DÉjÀ Vu

Keep Calm and Reproduce

Thursday, January 22, 2015

2015

Without expressly coming out in support of birth control, Pope Francis suggested Catholic families think carefully about the number of children they produce. Discussing international aid, the Pope’s remarks centered around how Catholics might practice their faith responsibly. From The National Catholic Reporter:

Telling the story of a woman he met in a parish in Rome several months ago who had given birth to seven children via cesarean section and was pregnant with an eighth, Francis asked: ‘Does she want to leave the seven orphans?’

“This is to tempt God,’ he said, adding later: “That is an irresponsibility.” Catholics, the pope said, should speak of ‘responsible parenthood.”

‘‘How do we do this?’ Francis asked. “With dialogue. Each person with his pastor seeks how to do that responsible parenthood.”

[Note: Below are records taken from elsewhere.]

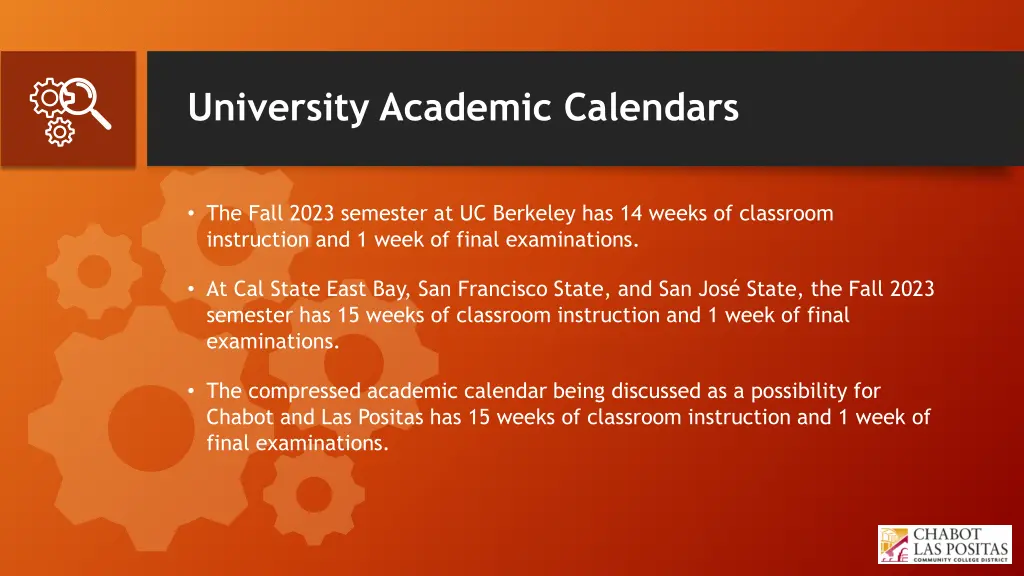 University Academic Calendars

• The Fall 2023 semester at UC Berkeley has 14 weeks of classroom instruction and 1 week of final examinations.

• At Cal State East Bay, San Francisco State, and San José State, the Fall 2023 semester has 15 weeks of classroom instruction and 1 week of final examinations.

• The compressed academic calendar being discussed as a possibility for Chabot and Las Positas has 15 weeks of classroom instruction and 1 week of final examinations.

CHABOT
LAS POSITAS
COMMUNITY COLLEGE DISTRICT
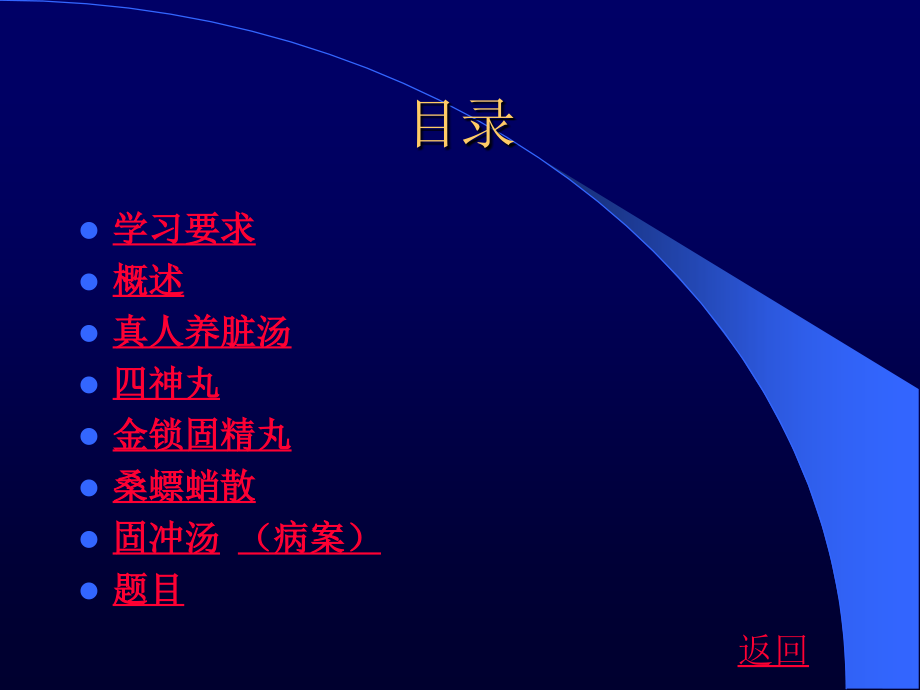 目录

- 学习要求
- 概述
- 真人养脏汤
- 四神丸
- 金锁固精丸
- 桑螵蛸散
- 固冲汤 （病案）
- 题目

返回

“God gives you methods to be responsible,’ he continued. ‘Some think that—excuse the word—that in order to be good Catholics we have to be like rabbits. No.”

c. 401

While there’s considerable proof that citizens of the ancient world practiced birth control, it’s a tenet of early Christian doctrine that the purpose of marriage is to produce offspring. Saint Augustine of Hippo, largely credited with shaping the foundations of the Catholic church, wrote definitively in On Marriage and Concupiscence that even within marriage, couples should go to bed with reproduction on the brain:

For necessary sexual intercourse for begetting children is alone worthy of marriage. But that which goes beyond this necessity no longer follows reason but lust. And yet it pertains to the character of marriage to yield it to the partner lest by fornication the other sin damnably. For, whereas that natural use, when it pass beyond the compact of marriage, that is, beyond the necessity of begetting children, is pardonable in the case of a wife, damnable in the case of a harlot; that which is against nature is execrable when done in the case of a harlot, but more execrable in the case of a wife. Of so great power is the ordinance of the Creator, and the order of creation, that when the man shall wish to use a body part of the wife not allowed for this purpose, the wife is more shameful, if she suffer it to take place in her own case, than if in the case of another woman.